### Exercise tasks
A. In the terminal-mode explanation, reproduce the text word for word, starting at "1. node reads" and ending at "already is in)".
B. According to the terminal-mode explanation, what does node do to the terminal mode right before it exits?

### Passage
┄┄┄┄┄┄┄┄┄┄┄┄┄┄┄┄┄┄┄┄
How node uses terminal modes

When node starts, it will also store the current terminal mode. It will do it for stdin and stderr, but since those are bound to the current terminal, it will be the same terminal as less is using. Then, right before node exists, it will reset the terminal mode to what it was when node started, since it might have changed the modes due to JS scripts. This is good practice and it should not stop doing that. As mentioned above, less also behaves like this.

How the original problem occurs

The problem occurs like this. Note that less and node operates independently, so this is all very racy.

  1. node reads current terminal mode as "canonical mode" and stores that to restore it later
  2. less reads current terminal mode as "canonical mode" and stores that to restore it later
  3. less changes current terminal mode to "raw mode"
  4. node exits and restore current terminal mode to "canonical mode"
  5. Now when less calls read(), the method will block until a newline is typed.
  6. less exits and restore current terminal mode to "canonical mode" (which it already is in)

How making bat start less quicker will fix the problem

Assuming bat can start less as good as quick as pure less, this is what will happen:

  1. less reads current terminal mode as "canonical mode" and stores that to restore it later
  2. less changes current terminal mode to "raw mode"
  3. node reads current terminal mode as "raw mode" and stores that to restore it later
  4. node exits and restore current terminal mode to "raw mode"
  5. All is well. When less calls read(), it will return as soon as e.g. KeyDown is pressed, since terminal mode is still "raw mode"
  6. less exits and restore current terminal mode to "canonical mode"
┄┄┄┄┄┄┄┄┄┄┄┄┄┄┄┄┄┄┄┄
### Record extracts
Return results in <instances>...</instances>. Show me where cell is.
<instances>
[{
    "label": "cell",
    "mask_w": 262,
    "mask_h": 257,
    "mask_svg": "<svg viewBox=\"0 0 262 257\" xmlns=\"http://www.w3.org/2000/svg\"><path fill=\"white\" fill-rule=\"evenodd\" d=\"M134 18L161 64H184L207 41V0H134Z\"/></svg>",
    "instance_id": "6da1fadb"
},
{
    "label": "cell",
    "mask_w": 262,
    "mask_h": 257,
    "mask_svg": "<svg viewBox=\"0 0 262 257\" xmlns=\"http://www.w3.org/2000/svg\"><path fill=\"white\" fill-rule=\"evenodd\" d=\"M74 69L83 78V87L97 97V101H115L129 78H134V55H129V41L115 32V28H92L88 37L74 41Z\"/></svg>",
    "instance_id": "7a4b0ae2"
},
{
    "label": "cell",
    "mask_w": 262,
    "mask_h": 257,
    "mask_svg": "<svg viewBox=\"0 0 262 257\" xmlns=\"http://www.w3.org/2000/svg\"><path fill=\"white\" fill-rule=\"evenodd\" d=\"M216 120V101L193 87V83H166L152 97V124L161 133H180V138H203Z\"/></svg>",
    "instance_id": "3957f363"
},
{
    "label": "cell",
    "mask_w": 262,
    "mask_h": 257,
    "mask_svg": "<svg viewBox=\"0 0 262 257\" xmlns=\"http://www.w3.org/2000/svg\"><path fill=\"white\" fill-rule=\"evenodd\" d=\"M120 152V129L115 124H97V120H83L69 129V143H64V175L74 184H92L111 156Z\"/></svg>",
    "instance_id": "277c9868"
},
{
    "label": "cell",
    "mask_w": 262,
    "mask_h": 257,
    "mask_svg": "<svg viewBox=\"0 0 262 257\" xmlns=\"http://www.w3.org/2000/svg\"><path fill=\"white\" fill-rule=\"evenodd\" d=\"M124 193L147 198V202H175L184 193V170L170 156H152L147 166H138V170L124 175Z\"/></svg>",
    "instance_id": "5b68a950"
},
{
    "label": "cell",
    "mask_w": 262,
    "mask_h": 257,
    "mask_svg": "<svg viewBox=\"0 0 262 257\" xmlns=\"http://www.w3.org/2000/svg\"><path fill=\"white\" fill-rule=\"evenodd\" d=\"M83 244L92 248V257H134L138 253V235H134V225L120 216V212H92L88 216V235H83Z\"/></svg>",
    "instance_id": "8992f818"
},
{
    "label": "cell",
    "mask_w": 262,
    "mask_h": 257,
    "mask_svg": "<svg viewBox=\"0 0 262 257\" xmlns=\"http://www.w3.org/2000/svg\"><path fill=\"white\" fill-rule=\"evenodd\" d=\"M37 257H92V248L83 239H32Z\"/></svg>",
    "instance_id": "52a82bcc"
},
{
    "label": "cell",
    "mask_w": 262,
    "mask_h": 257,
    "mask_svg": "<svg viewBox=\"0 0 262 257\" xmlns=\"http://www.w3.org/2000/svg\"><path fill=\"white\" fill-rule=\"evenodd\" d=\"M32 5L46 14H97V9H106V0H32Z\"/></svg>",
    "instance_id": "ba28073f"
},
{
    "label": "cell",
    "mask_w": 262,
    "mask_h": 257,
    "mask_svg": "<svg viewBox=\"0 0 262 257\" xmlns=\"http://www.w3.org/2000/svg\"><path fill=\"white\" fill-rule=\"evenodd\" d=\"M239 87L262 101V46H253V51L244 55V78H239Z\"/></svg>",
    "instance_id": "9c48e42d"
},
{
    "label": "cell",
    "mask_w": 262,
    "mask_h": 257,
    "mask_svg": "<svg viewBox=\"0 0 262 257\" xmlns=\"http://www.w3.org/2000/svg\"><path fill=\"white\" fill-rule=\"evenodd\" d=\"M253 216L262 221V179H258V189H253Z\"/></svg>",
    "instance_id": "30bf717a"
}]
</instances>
┄┄┄┄┄┄┄┄┄┄┄┄┄┄┄┄┄┄┄┄
### The results
A.
1. node reads current terminal mode as "canonical mode" and stores that to restore it later
  2. less reads current terminal mode as "canonical mode" and stores that to restore it later
  3. less changes current terminal mode to "raw mode"
  4. node exits and restore current terminal mode to "canonical mode"
  5. Now when less calls read(), the method will block until a newline is typed.
  6. less exits and restore current terminal mode to "canonical mode" (which it already is in)

B. It resets the terminal mode to what it was when node started.